- **Exercise prompt**
Leave the pictures out and restate every line below exactly.

- **Available data**
-----

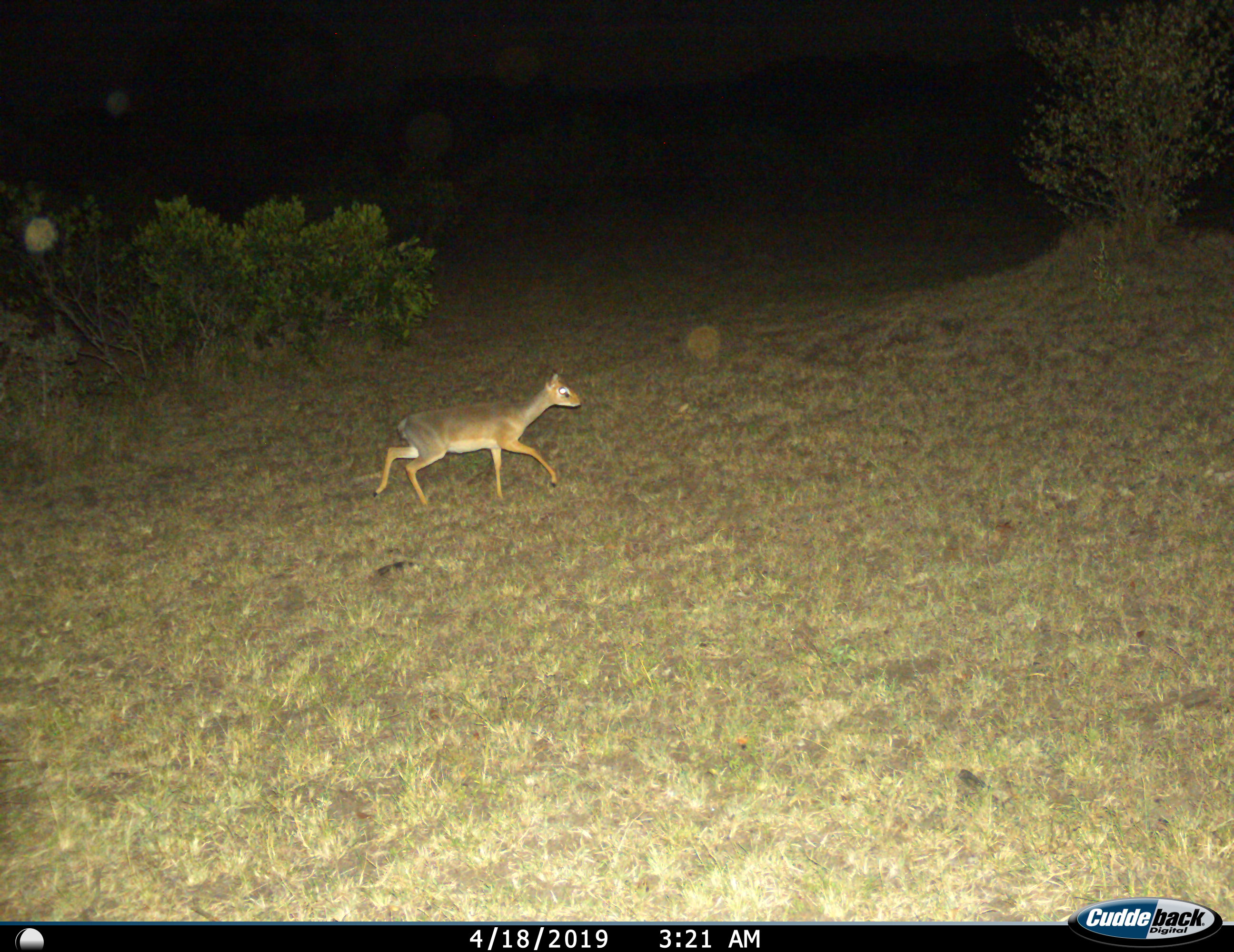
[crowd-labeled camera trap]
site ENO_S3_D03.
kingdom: Animalia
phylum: Chordata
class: Mammalia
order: Artiodactyla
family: Bovidae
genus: Madoqua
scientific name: Madoqua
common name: dik-dik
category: dikdik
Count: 1.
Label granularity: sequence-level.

-----

- **Task response**
[crowd-labeled camera trap]
site ENO_S3_D03.
kingdom: Animalia
phylum: Chordata
class: Mammalia
order: Artiodactyla
family: Bovidae
genus: Madoqua
scientific name: Madoqua
common name: dik-dik
category: dikdik
Count: 1.
Label granularity: sequence-level.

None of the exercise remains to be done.